A prudência manda desconfiar de biografia escrita por amigo
do biografado. Todo amigo é suspeito. Não porque tenda a “falar bem” do
biografado. É porque teve envolvimento pessoal com aquilo. Já tem uma versão, e
tem a sensação de que ela brotou de um consenso entre ele e o biografado. Todo
amigo de um famoso, ao biografá-lo, ganha um pouquinho de tom de quem se julga
meio dono dele, numa atitude de “eu sei disso, eu era amigo dele, estava lá e
vocês não, vocês não podem questionar”.
É o que contamina às vezes livros como os de Robert Shelton
sobre Bob Dylan, de Max Brod ou Gustav Janouch sobre Kafka, de Estela Canto sobre
Borges, de Carlos Povina Cavalcanti sobre Jorge de Lima (Vida e Obra de Jorge de Lima,
Rio, Correio da Manhã, 1969). O autor
era amigo de infância do poeta, ligado por laços de família, tiveram
convivência constante na vida adulta. A vantagem é poder dar preciosas
indicações sobre contexto, e confirmar detalhes. A desvantagem é ter de ferver
no mesmo caldeirão a biografia escrita e a imagem pública que cultivava do
biografado, seu compadre, seu parente até. Não digo isso para denegrir o
esforço, mas para mostrar o quanto ele já começa em desvantagem, mesmo que
pareça ser o contrário.
Jorge de Lima é autor de inúmeras coisas bonitas em poesia
(O Grande Circo Místico) e prosa (nunca li seus romances), mas para mim é
acima de tudo o autor de Invenção de Orfeu, uma espécie de Divina Comédia inspirada em André Breton e Georges Bernanos. Devia ser aberto ao acaso e lido,
um poema por dia, aí quando o cara se tocar, enxerga o céu todinho.

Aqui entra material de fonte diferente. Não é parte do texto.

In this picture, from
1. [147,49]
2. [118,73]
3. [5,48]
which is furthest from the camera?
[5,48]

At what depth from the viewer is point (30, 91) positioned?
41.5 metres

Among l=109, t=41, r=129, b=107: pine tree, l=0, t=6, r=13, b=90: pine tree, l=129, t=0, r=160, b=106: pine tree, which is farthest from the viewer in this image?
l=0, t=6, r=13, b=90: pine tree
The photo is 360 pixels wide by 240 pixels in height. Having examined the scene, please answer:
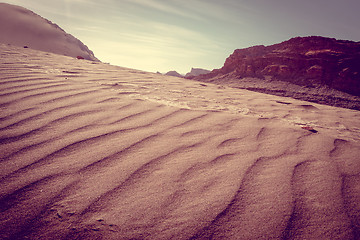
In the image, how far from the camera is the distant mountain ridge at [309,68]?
9555 millimetres

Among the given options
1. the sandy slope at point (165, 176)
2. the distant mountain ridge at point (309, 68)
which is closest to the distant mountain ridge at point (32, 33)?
the distant mountain ridge at point (309, 68)

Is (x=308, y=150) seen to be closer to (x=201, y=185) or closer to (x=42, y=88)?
(x=201, y=185)

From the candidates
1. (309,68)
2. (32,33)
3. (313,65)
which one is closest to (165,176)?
(309,68)

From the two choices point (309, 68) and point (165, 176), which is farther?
point (309, 68)

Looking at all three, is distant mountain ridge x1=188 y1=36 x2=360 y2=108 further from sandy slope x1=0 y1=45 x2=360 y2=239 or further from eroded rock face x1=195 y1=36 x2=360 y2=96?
sandy slope x1=0 y1=45 x2=360 y2=239

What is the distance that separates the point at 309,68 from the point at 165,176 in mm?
13191

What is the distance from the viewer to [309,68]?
36.0 feet

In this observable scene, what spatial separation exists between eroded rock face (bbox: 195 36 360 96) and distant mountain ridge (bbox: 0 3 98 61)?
29.7 meters

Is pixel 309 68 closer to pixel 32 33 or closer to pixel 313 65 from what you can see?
pixel 313 65

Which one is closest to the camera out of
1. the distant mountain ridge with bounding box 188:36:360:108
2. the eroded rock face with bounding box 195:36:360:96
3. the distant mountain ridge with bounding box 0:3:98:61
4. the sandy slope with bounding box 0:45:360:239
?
the sandy slope with bounding box 0:45:360:239

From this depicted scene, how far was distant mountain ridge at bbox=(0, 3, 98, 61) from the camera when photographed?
3101 centimetres

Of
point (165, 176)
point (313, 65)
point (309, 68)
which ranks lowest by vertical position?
point (165, 176)

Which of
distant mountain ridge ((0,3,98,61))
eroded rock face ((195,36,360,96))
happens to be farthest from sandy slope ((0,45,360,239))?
distant mountain ridge ((0,3,98,61))

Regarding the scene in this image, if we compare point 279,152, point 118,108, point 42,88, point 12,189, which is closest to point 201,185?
point 279,152
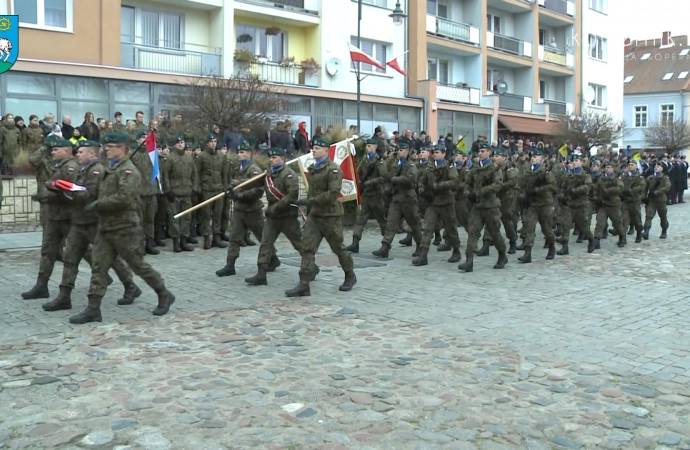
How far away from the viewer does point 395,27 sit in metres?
30.8

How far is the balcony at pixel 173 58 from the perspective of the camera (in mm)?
22844

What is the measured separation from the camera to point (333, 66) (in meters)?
27.8

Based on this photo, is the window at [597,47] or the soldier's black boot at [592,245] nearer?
the soldier's black boot at [592,245]

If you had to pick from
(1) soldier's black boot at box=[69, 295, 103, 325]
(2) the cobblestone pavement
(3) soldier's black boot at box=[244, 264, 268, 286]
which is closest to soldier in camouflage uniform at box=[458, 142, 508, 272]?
(2) the cobblestone pavement

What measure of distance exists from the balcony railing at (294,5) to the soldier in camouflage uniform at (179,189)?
13.1 metres

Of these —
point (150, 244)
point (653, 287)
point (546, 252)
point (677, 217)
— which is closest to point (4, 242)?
point (150, 244)

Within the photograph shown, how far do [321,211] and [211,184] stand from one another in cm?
522

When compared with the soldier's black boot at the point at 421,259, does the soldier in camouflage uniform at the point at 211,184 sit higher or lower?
higher

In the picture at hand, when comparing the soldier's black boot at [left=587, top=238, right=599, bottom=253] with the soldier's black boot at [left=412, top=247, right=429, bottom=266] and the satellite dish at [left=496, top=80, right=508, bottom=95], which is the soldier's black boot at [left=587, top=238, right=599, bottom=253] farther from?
the satellite dish at [left=496, top=80, right=508, bottom=95]

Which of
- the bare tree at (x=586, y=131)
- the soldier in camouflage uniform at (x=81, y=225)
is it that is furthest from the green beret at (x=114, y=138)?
the bare tree at (x=586, y=131)

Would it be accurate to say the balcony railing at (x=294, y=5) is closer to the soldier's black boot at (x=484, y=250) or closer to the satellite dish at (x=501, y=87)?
the satellite dish at (x=501, y=87)

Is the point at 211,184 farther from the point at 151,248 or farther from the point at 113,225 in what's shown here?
the point at 113,225

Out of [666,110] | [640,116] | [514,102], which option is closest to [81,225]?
[514,102]

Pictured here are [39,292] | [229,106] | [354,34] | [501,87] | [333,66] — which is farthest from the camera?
[501,87]
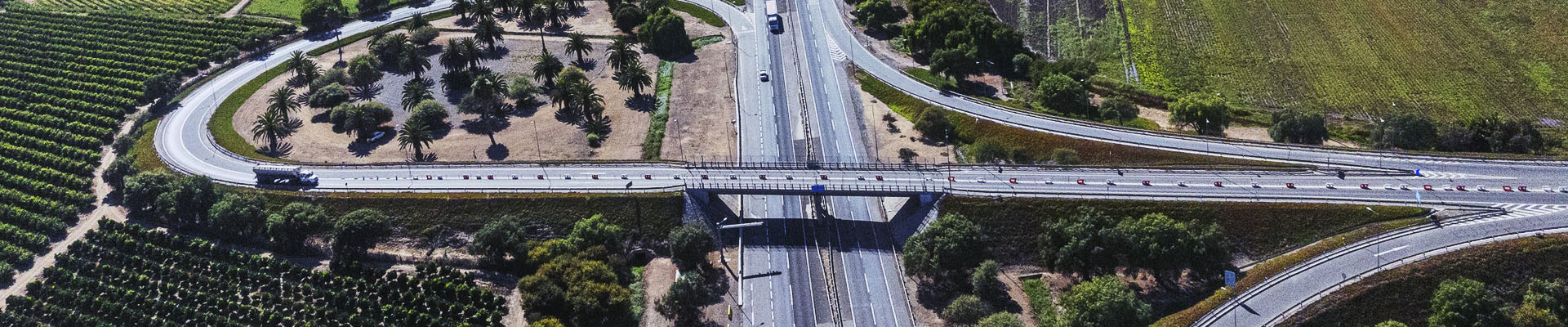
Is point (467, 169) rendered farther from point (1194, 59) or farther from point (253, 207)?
point (1194, 59)

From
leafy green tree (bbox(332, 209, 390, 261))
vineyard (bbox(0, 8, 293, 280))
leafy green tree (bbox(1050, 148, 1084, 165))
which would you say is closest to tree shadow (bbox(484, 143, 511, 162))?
leafy green tree (bbox(332, 209, 390, 261))

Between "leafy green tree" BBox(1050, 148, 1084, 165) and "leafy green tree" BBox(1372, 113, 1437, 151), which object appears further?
"leafy green tree" BBox(1050, 148, 1084, 165)

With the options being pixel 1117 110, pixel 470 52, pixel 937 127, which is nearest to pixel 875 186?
pixel 937 127

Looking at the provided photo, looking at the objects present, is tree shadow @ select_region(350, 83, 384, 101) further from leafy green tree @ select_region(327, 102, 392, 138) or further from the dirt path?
the dirt path

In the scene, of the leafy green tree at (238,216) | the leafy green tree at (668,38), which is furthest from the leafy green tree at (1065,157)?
the leafy green tree at (238,216)

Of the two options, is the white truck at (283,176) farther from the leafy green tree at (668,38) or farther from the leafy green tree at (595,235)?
the leafy green tree at (668,38)
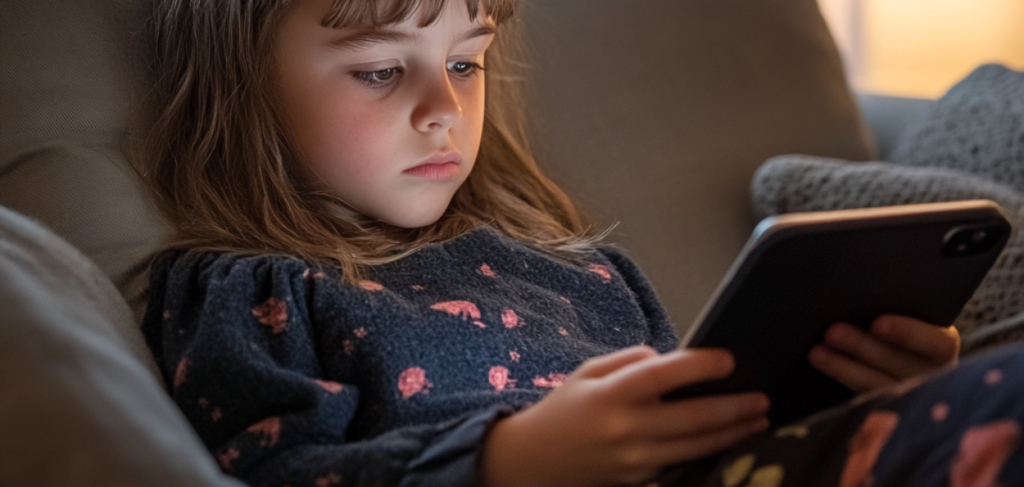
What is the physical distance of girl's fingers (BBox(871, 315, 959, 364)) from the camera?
67cm

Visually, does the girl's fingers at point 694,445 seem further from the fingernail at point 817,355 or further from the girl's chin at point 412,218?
the girl's chin at point 412,218

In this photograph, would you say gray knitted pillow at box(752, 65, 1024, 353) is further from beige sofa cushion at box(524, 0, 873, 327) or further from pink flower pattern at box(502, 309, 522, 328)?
pink flower pattern at box(502, 309, 522, 328)

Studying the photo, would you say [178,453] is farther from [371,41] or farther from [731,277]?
[371,41]

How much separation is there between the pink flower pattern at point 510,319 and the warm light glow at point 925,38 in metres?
1.66

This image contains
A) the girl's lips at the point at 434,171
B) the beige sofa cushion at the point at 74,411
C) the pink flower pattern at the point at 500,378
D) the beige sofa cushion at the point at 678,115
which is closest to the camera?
the beige sofa cushion at the point at 74,411

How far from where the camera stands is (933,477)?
0.46 m

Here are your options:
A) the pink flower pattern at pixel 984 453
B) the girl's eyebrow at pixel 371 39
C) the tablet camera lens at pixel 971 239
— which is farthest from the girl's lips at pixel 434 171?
the pink flower pattern at pixel 984 453

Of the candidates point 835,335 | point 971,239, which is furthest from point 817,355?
point 971,239

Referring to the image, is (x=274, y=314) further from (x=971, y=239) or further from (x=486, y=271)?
(x=971, y=239)

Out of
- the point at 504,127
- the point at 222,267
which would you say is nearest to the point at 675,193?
the point at 504,127

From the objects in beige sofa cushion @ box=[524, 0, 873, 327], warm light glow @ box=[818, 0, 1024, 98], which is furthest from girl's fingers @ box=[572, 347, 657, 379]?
warm light glow @ box=[818, 0, 1024, 98]

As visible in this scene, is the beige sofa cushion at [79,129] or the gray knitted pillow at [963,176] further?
the gray knitted pillow at [963,176]

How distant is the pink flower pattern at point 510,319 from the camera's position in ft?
2.81

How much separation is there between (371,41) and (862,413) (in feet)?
1.72
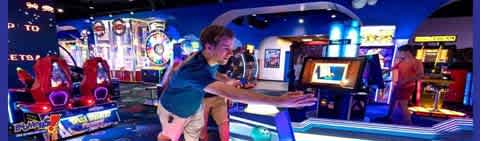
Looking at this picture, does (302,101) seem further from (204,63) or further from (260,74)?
(260,74)

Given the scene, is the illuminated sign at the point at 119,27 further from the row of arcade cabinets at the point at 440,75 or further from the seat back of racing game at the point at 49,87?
the row of arcade cabinets at the point at 440,75

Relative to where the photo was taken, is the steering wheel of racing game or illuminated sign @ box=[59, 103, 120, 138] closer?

Jorge e Murilo Mendes foram nossos grandes surrealistas, e
pagaram caro por terem sido surrealistas cristãos, um oxímoro tão escandaloso
quanto “dadaísmo greco-ortodoxo”. Resultado: em JdL e MM os cristãos se
escandalizam com as libertinagens imagéticas do surrealismo, e com o eventual
anarquismo erótico; e os surrealistas se entediam com a imageria cristã e as
recorrentes fórmulas devocionais. Cristianismo e Surrealismo eram, quase cem
anos atrás, talibanismos contrapostos. e não haveria de ser dois brasileiros
que conseguissem fazê-los funcionar juntos, poeticamente. Pra mim, ambos
conseguiram, mas quem sou eu?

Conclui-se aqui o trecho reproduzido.